Many of you have probably been told that when using the English word LORD, Lord or lord, that you are actually calling on baal, and that ba'al means lord. Well, not exactly. The Hebrew word ba'al refers to one who rules or masters. So you can see that the meaning is akin to the word 'adonay. It is a perfectly good Hebrew word that generally is used to refer to a husband or a married man. It is made up of the letters bet, ayin and lamed. These letters mean the leader of the house who watches. This is why it is used to refer to a husband in a marriage. It is used twice of the Creator Himself.
"For thy Maker is thine husband; the LORD of hosts is his name; and thy Redeemer the Holy One of Israel; The God of the whole earth shall he be called."
"Turn, O backsliding children, saith the LORD; for I am married unto you: and I will take you one of a city, and two of a family, and I will bring you to Zion:"

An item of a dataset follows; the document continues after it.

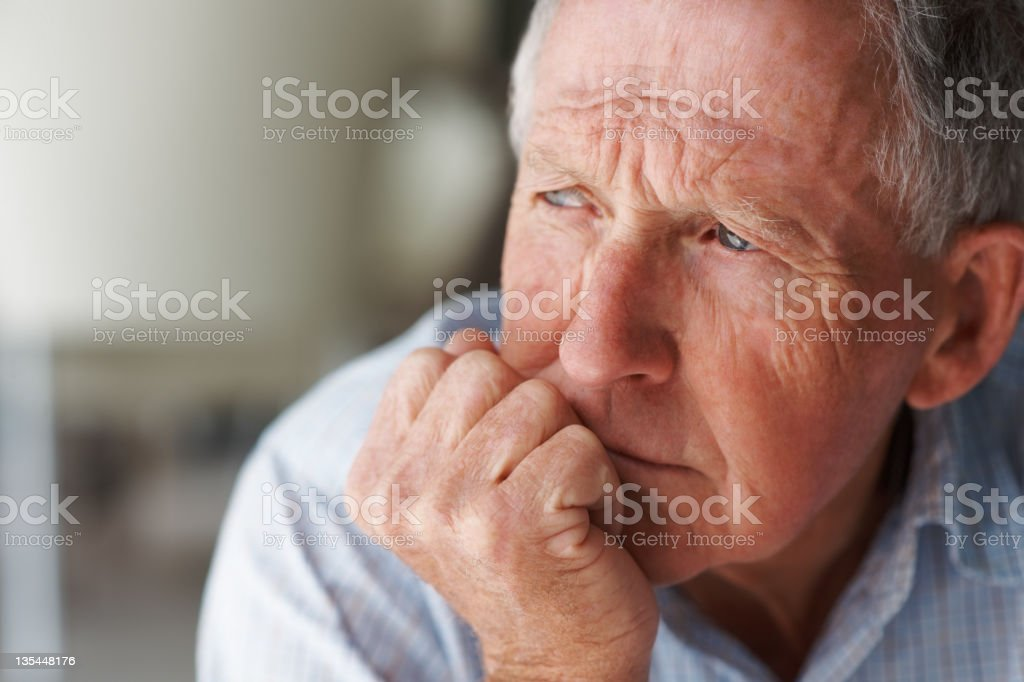 Elderly man lost in thought royalty-free stock photo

If you look this word up in one of our americanized Hebrew lexicons, you will find that one of the main definitions is lord. This is because the editors of the lexicon chose the English word 'lord' to have the closest meaning to this Hebrew word. Because ba'al is a common noun, it must be translated. But this does not mean that ba'al means lord. Ba'al means what it means. Because some culture chose to use this word to refer to their gods or lords, does not mean that in Hebrew ba'al means lord. Assuming a belief in Hebrew being the best modern representation of the first proto-semitic language, it is easily understandable how the first languages to break off and separate in the beginning would have common syllabary's and alphabets. In turning away from the one God of creation, the scattered people after the tower of Babel would begin to worship other beings or predominantly inanimate objects. The names of these objects of worship would naturally be similar to many names and words of the original tongue. Because a group of people called the name of their pagan god ba'al, does not make the Hebrew word ba'al a pagan word. There are many gods in various cultures scattered throughout the world who have names very familiar in Hebrew. Jah, Yaw, Amun, Set, Sobek, Shiva, Allah, Adonis, Ashur, Shamash, Gaal, Pah, Dagon and Yam are but a few.
From a strictly linguistic (how language works) point of view, the words YHVH and Adonay are proper nouns and should be transliterated and pronounced as such. The common nouns 'adon and 'elohiym should be translated. The translation of 'elohiym to 'God' will be covered in our next time together. I have also chosen to write the rest of this series based upon the questions I will get on what I have written so far. Please be patient with me concerning keeping up with the postings on the web site. I am not whining mind you, for I am a most fortunate and blessed man. But through the multiple mediums we are working with right now, I am dancing as fast as I can. Blessings to you.